<<<<

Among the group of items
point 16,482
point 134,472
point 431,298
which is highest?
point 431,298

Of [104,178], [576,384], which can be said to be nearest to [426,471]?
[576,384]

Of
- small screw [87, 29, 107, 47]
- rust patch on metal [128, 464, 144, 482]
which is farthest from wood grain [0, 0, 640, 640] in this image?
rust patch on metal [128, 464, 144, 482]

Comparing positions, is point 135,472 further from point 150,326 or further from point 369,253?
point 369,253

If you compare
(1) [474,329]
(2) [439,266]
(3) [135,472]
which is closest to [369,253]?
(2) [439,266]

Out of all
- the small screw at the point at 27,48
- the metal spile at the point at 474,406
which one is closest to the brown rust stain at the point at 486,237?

>>>>

Work instructions - Transcribe all of the material exactly. Omit nothing.

Answer for this exercise -
Among the group of items
point 16,482
point 134,472
point 431,298
which is highest?
point 431,298

Of [104,178], [576,384], which can be said to be nearest to [426,471]?
[576,384]

Of
- small screw [87, 29, 107, 47]
- rust patch on metal [128, 464, 144, 482]
which is farthest from wood grain [0, 0, 640, 640] in this image?
rust patch on metal [128, 464, 144, 482]

Comparing positions, is point 135,472 further from point 150,326 or further from point 369,253?
point 369,253

If you compare
(1) [474,329]
(2) [439,266]
(3) [135,472]
which is closest to [369,253]?
(2) [439,266]

Out of all
- the small screw at the point at 27,48
- the metal spile at the point at 474,406
which one is closest to the brown rust stain at the point at 486,237?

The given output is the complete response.